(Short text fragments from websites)
------------
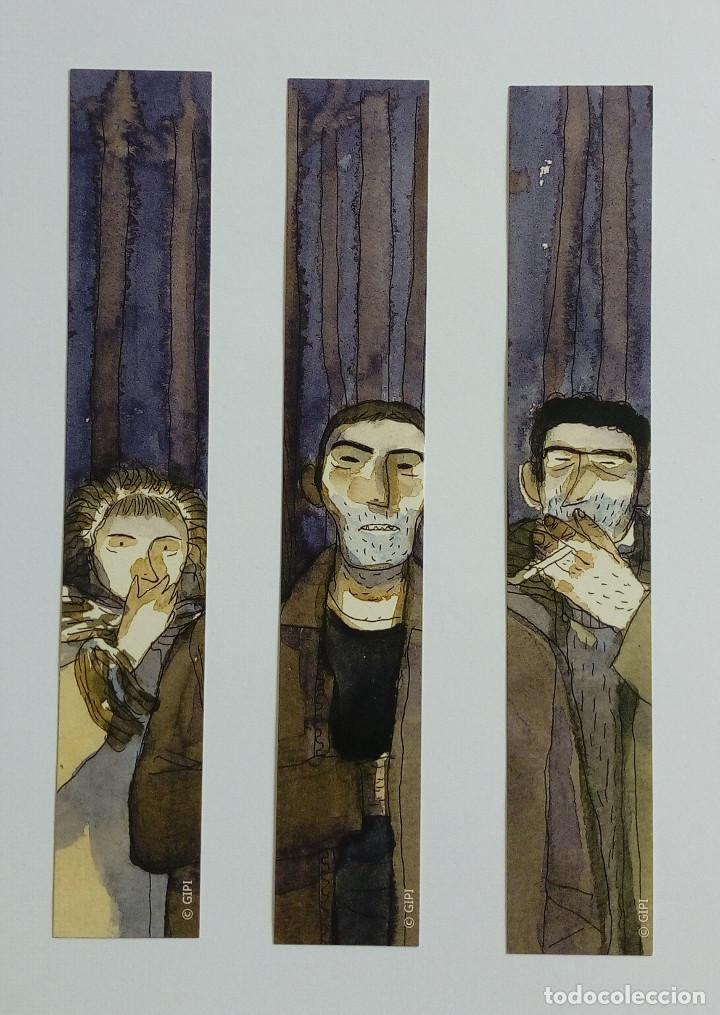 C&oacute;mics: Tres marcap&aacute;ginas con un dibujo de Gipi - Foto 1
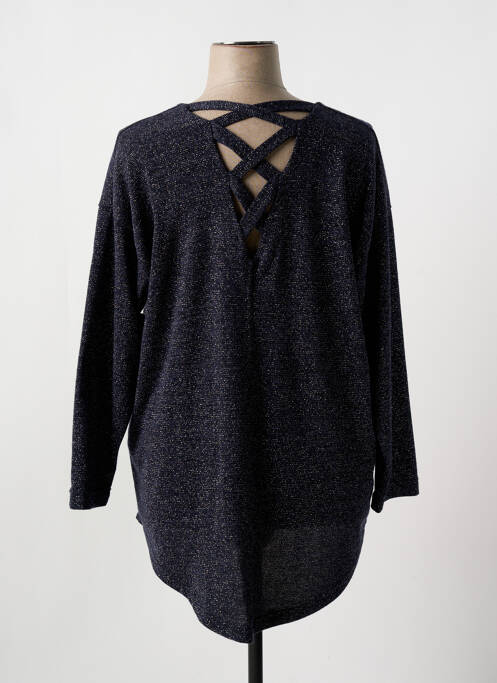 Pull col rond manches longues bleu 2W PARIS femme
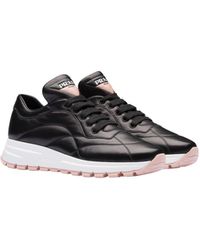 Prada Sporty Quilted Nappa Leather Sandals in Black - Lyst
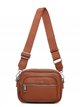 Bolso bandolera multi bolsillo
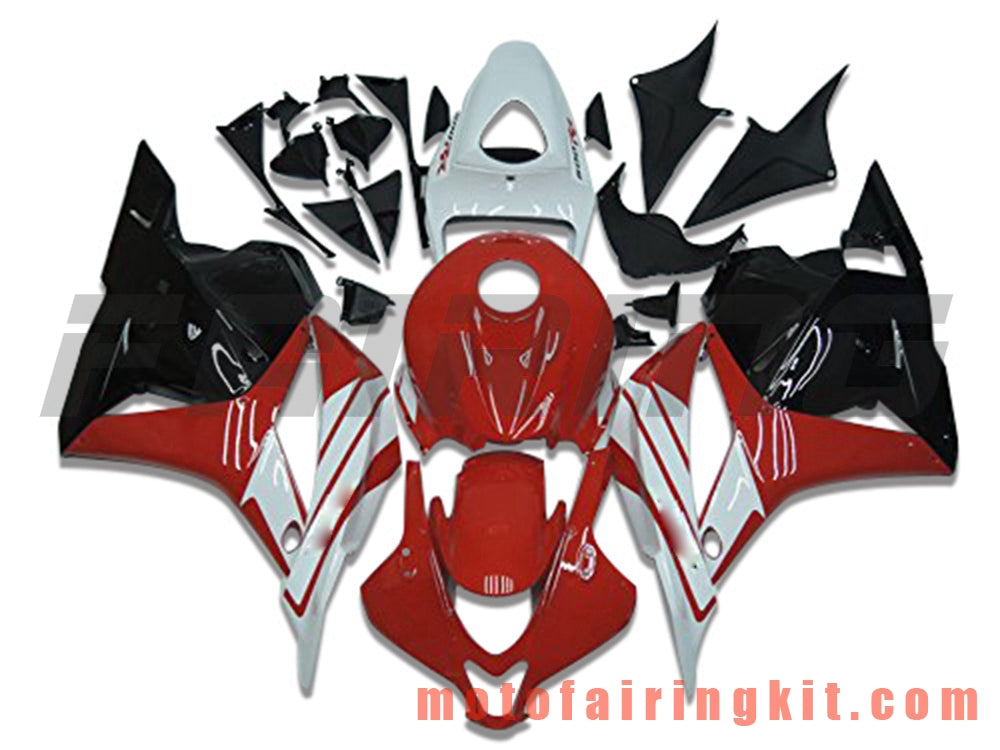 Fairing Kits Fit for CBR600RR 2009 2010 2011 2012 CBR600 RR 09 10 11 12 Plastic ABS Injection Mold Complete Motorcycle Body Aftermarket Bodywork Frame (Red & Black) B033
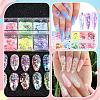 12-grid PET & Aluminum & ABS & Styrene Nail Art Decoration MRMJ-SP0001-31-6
------------
Task item
Update the records by replacing "Black" with "Navy" wherever it appears, keeping everything else the same, and omit the pictures from your answer.

Finished exercise
 C&oacute;mics: Tres marcap&aacute;ginas con un dibujo de Gipi - Foto 1
 Pull col rond manches longues bleu 2W PARIS femme
 Prada Sporty Quilted Nappa Leather Sandals in Navy - Lyst
 Bolso bandolera multi bolsillo
 Fairing Kits Fit for CBR600RR 2009 2010 2011 2012 CBR600 RR 09 10 11 12 Plastic ABS Injection Mold Complete Motorcycle Body Aftermarket Bodywork Frame (Red & Navy) B033
 12-grid PET & Aluminum & ABS & Styrene Nail Art Decoration MRMJ-SP0001-31-6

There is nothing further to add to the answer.